■ Assigned task 1 ■
In the profit function thread below, what does the reply say about which five values of x may be picked?
■ Assigned task 2 ■
Rewrite the paragraph of the profit function thread that begins "Annual profit in thousands of dollars" as a short list that keeps its main facts.
■ Assigned task 3 ■
Continue the profit function thread below, picking up right after its last line.

___ Passage ___

5 values for x

[robert.miller]

Annual profit in thousands of dollars is given by the function, P(x) = -.1x2 + 50x - 300, where x is the number of items sold, x ≥ 0.


find the profit for 5 different values of x

To find the five different profit values for x with the +50x
determining the variable expense and the -300 representing the fixed
cost. Would I change the variable cost to another number in order to
find five different values of x?

I have been substituting for x and I continue to come up with a negative value for x.

I do not understand what I am doing wrong.

What I have done:

Note: ^2 is the best I can do for squared.

P(x) = R(x) - c(x)
= -.1x^2 + 52 (4x) - (300,000.00 + 50,000x)
= -.1x^2 + 208x - 300,000.00
= -299,844.50 when 5 products are sold annually

 

[mmm4444bot]

profit (in thousands of dollars) is given by P(x) = -.1x^2 + 50x - 300, where x is the number of items sold, x ≥ 0.

find the profit for 5 different values of x You are free to pick any five Real numbers that are non-negative.



To find the five different profit values for x with the +50x determining the variable expense and the -300 representing the fixed cost.

Yikes. I think that you need to rephrase this non-grammatical sentence; it makes no sense, to me.



Would I change the variable cost to another number No!

The function definition given for P(x) cannot be changed in any way.



I have been substituting for x and I continue to come up with a negative value for x.

___ Raw data ___

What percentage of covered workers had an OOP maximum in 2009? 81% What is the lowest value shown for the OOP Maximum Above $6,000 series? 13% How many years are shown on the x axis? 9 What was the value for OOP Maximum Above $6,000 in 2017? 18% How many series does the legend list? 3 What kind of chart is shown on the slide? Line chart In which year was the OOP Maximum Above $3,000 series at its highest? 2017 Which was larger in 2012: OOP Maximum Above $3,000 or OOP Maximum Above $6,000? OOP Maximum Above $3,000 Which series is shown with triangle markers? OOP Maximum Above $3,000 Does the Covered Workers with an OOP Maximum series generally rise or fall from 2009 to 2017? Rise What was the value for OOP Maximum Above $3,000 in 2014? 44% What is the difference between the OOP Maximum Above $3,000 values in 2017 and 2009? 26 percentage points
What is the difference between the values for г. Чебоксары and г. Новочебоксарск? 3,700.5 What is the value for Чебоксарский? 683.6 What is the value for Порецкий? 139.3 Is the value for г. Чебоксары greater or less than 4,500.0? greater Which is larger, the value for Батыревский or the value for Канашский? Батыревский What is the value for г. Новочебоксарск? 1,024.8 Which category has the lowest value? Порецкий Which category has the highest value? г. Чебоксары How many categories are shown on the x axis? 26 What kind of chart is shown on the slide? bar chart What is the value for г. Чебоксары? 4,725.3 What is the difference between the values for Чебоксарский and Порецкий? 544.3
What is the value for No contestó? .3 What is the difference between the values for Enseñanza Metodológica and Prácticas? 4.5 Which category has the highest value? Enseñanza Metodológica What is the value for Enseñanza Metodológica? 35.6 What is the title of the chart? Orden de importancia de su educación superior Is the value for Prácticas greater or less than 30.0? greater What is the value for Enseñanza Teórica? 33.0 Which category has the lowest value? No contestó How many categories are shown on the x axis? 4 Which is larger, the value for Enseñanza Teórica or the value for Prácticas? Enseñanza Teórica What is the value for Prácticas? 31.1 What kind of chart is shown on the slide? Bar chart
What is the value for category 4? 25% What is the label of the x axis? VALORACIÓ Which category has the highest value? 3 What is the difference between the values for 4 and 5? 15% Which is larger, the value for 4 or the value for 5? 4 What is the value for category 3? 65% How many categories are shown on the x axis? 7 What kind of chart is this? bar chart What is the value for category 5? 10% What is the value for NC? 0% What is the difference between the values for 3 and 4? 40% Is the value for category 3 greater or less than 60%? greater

___

■ Final answer 1 ■
Any five real numbers that are non-negative.

■ Final answer 2 ■
- Annual profit is given in thousands of dollars.
- The profit function is P(x) = -.1x^2 + 50x - 300.
- x is the number of items sold.
- x ≥ 0.

■ Final answer 3 ■
Negative outputs are okay; they simply represent a loss instead of a gain.



P(x) = R(x) - c(x) The given function is not in this form; do not use this form. Use the function as it is given.

Jeff picked 80 for x, as an example. I'll pick a couple more "numbers of items sold", for examples. Then, you pick five others to use.

Let's say that 16 items are sold. Find P(16).

P(16) = -0.1(16)^2 + 50(16) - 300

P(16) = 474.4

This shows that the annual profit is $474,400 when the number of items sold is 16.

Let's say that 4 items are sold. Find P(4).

P(4) = -0.1(4)^2 + 50(4) - 300

P(4) = -101.6

This shows that the annual profit is a $101,600 loss when the number of items sold is 4.

That's all there is to it (so far).

By the way, did you ever consider the shape of the graph? The graph is a "picture" of how the profit changes, as x increases from zero.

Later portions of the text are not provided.